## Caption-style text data
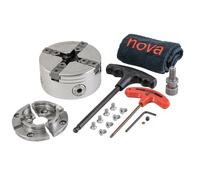 DT23261 TEKNATOOL SuperNOVA2 "PRO-TEK" ASR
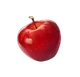 Objeto Manzana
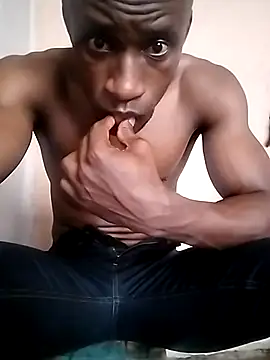 Snapshot of 12fitman chatting on 5, 10, 2025 12fitman online show from 5, 10, 2025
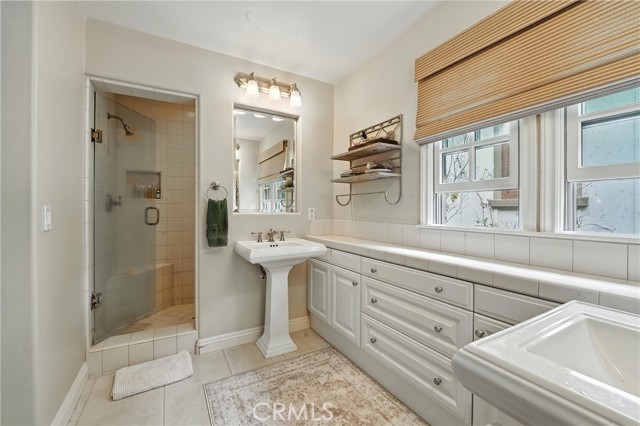 Detail Gallery Image 35 of 54 For 2616 Bungalow Pl, Corona Del Mar,  CA 92625 - 2 Beds | 2/1 Baths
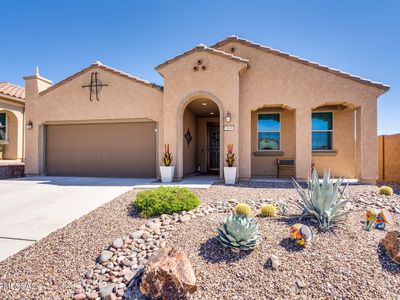 7109 W Deer Creek Trl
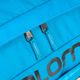 Salomon Outlife Duffel 45L travel bag blue LC1516800 5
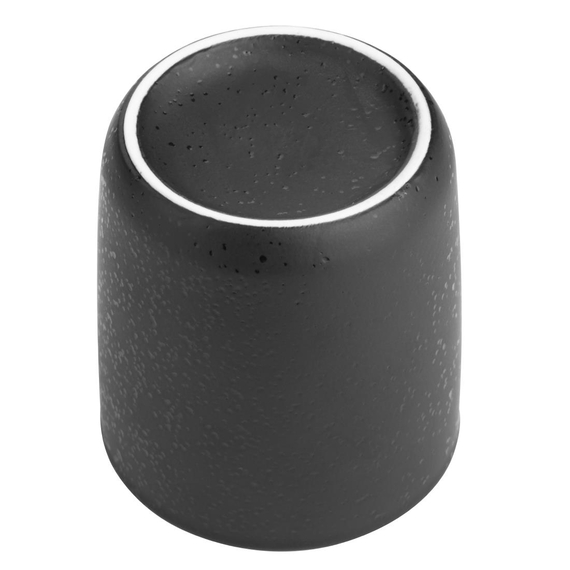 Olympia Fusion Becher 17cl (6 Stück)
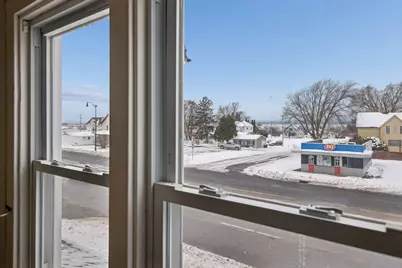 500 Lakeshore Drive East, Ashland, WI 54806 - Photo 17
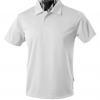 Mens Polo Shirt Mens Polo Shirt
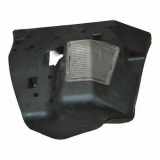 Lampenverkleidung hinten links BMW 3 Compact (E46) 316 ti 230041l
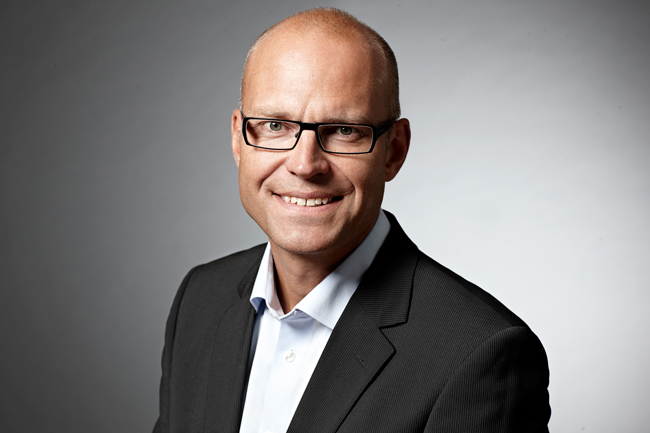 Hans-Karlander_CEO_Thomas-Concrete-Group.jpg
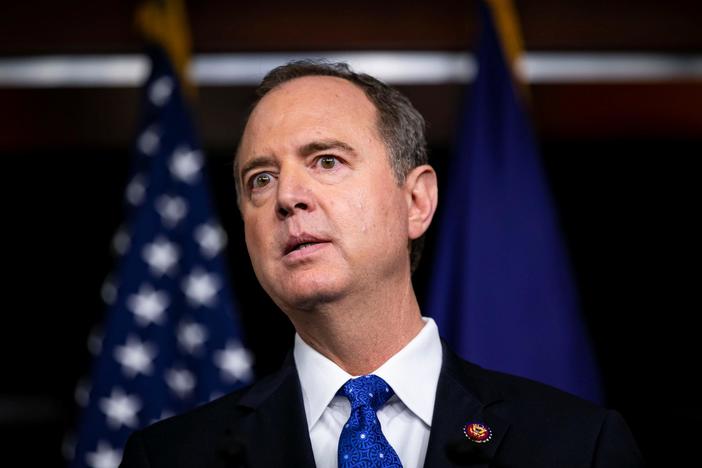 September 26, 2019 - PBS NewsHour full episode: asset-mezzanine-16x9
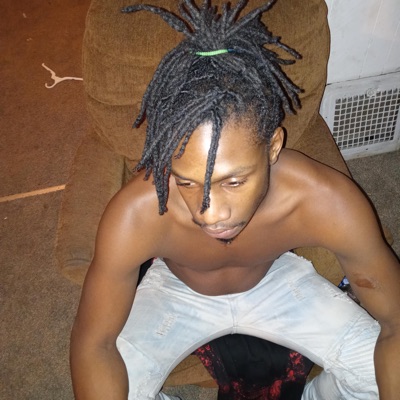 187 Remix (DeadEnd) - Single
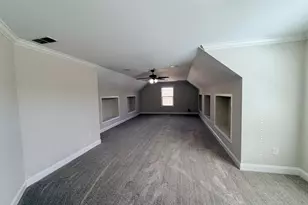 1542 Lenten Wy, Statham, GA 30666 - Photo 25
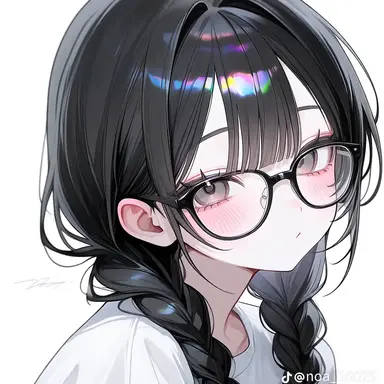 Profile image of 安村 加奈子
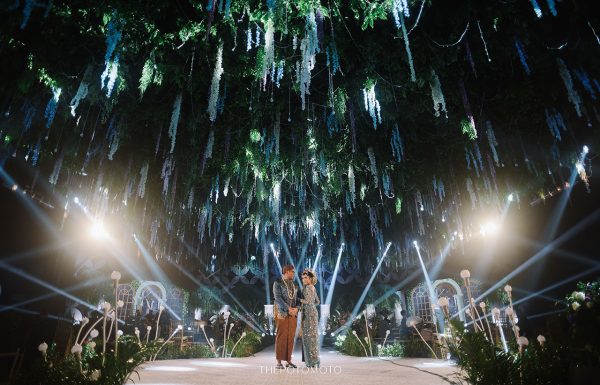 Tiara Wedding Organizer Gallery 3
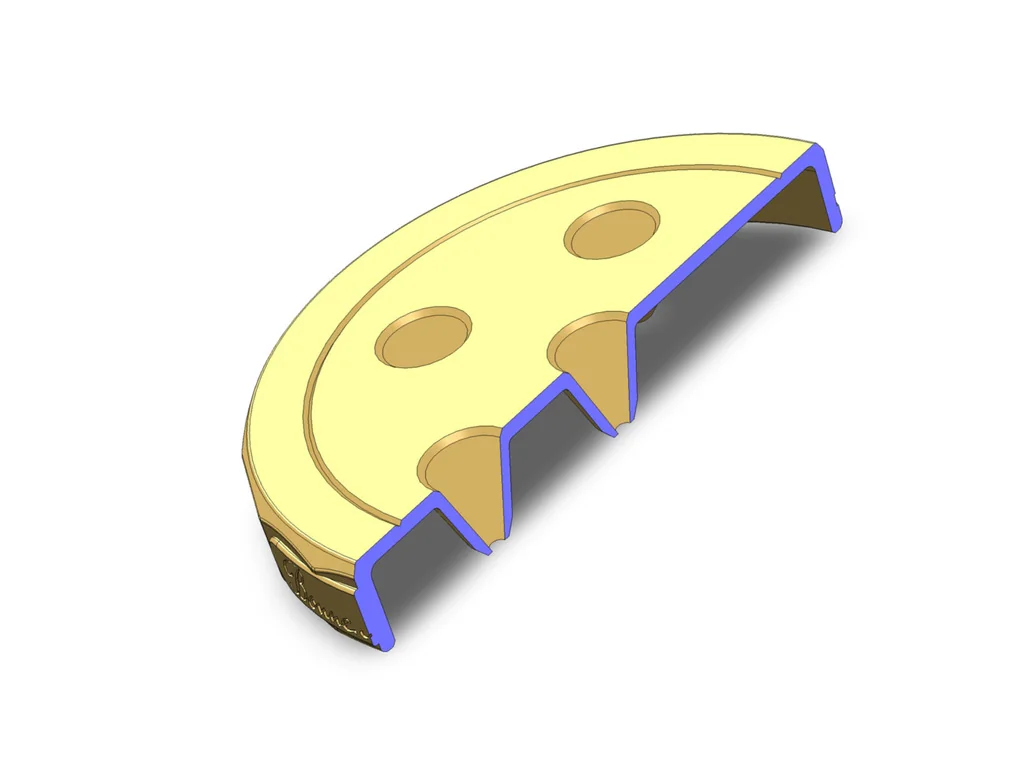 Ловушки для фруктовых мушек в банках Bonne Maman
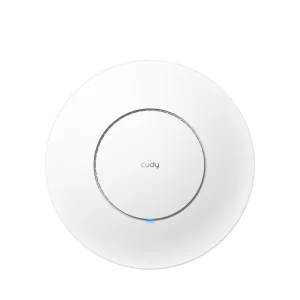 Cudy AX3000 2.5G Wi-Fi 6 Access Point AP3000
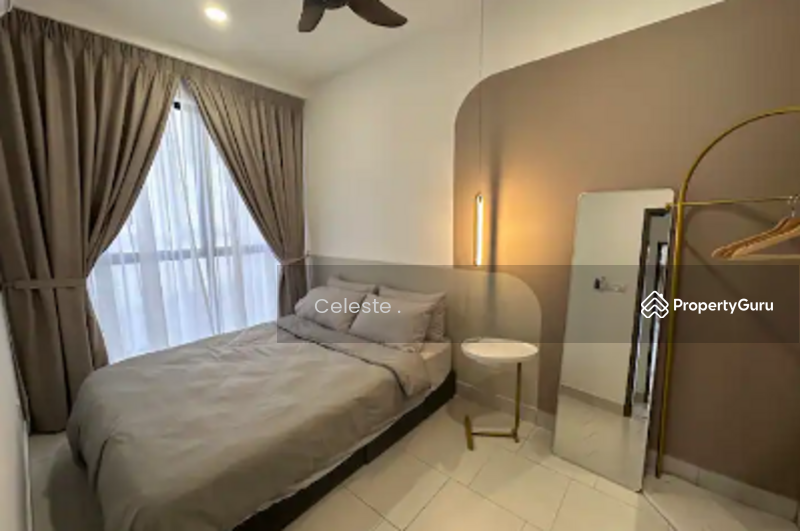 For Sale - Casa Embun @ Cybersouth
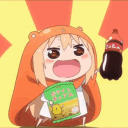 Kurisu's Den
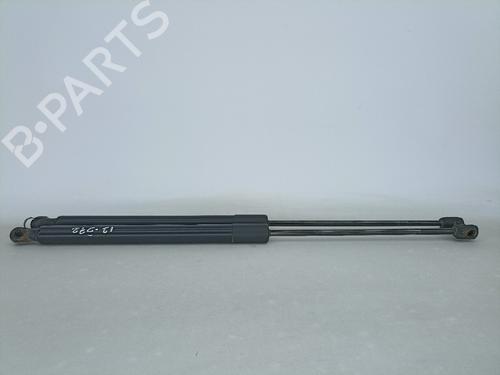 BP14425585C138 main image
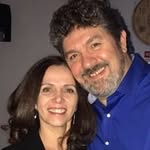 Sandra Mauro - @sdmauro04 - Instagram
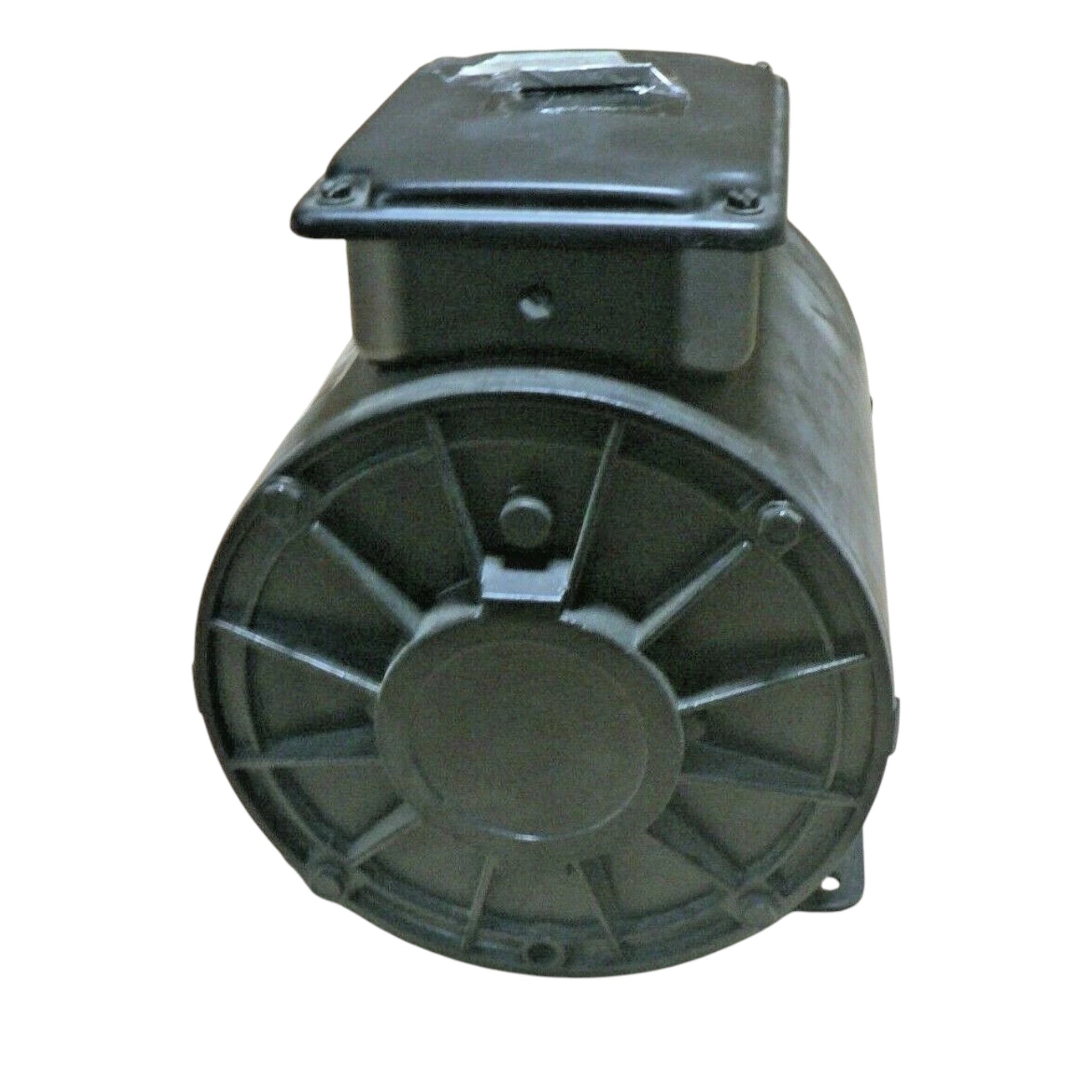 TK1040691 Oem Thermo King Motor Blower Evaporator For Thermoking Reefer Container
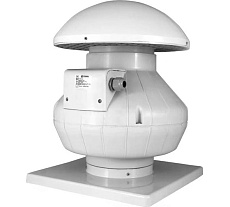 Вентилятор Dospel EURO ОD 007-0049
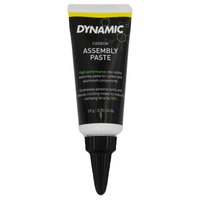 dynamic-bike-care-carbon-assembly-grease-20g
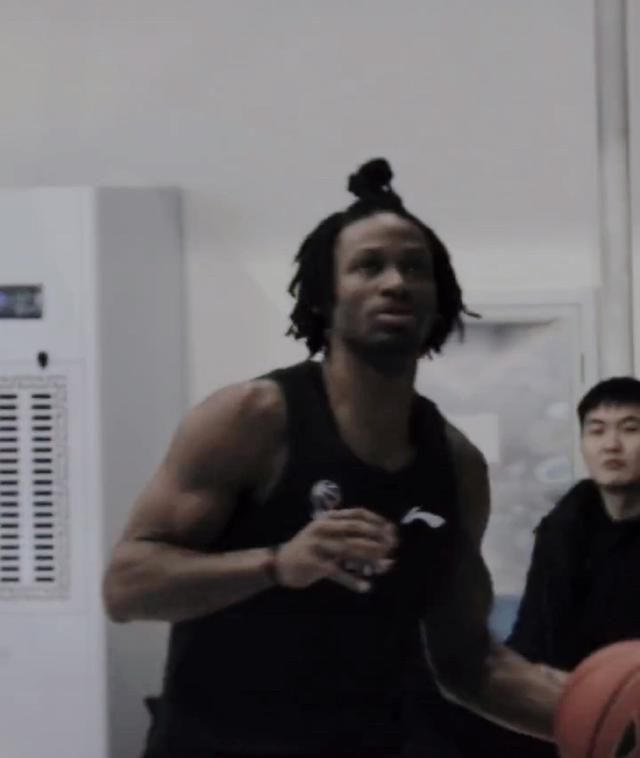 五月天激情亚洲婷婷在线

## Aim of the exercise
Restate each line of the records exactly; pictures do not belong in the copy.

## Answer area
 DT23261 TEKNATOOL SuperNOVA2 "PRO-TEK" ASR
 Objeto Manzana
 Snapshot of 12fitman chatting on 5, 10, 2025 12fitman online show from 5, 10, 2025
 Detail Gallery Image 35 of 54 For 2616 Bungalow Pl, Corona Del Mar,  CA 92625 - 2 Beds | 2/1 Baths
 7109 W Deer Creek Trl
 Salomon Outlife Duffel 45L travel bag blue LC1516800 5
 Olympia Fusion Becher 17cl (6 Stück)
 500 Lakeshore Drive East, Ashland, WI 54806 - Photo 17
 Mens Polo Shirt Mens Polo Shirt
 Lampenverkleidung hinten links BMW 3 Compact (E46) 316 ti 230041l
 Hans-Karlander_CEO_Thomas-Concrete-Group.jpg
 September 26, 2019 - PBS NewsHour full episode: asset-mezzanine-16x9
 187 Remix (DeadEnd) - Single
 1542 Lenten Wy, Statham, GA 30666 - Photo 25
 Profile image of 安村 加奈子
 Tiara Wedding Organizer Gallery 3
 Ловушки для фруктовых мушек в банках Bonne Maman
 Cudy AX3000 2.5G Wi-Fi 6 Access Point AP3000
 For Sale - Casa Embun @ Cybersouth
 Kurisu's Den
 BP14425585C138 main image
 Sandra Mauro - @sdmauro04 - Instagram
 TK1040691 Oem Thermo King Motor Blower Evaporator For Thermoking Reefer Container
 Вентилятор Dospel EURO ОD 007-0049
 dynamic-bike-care-carbon-assembly-grease-20g
 五月天激情亚洲婷婷在线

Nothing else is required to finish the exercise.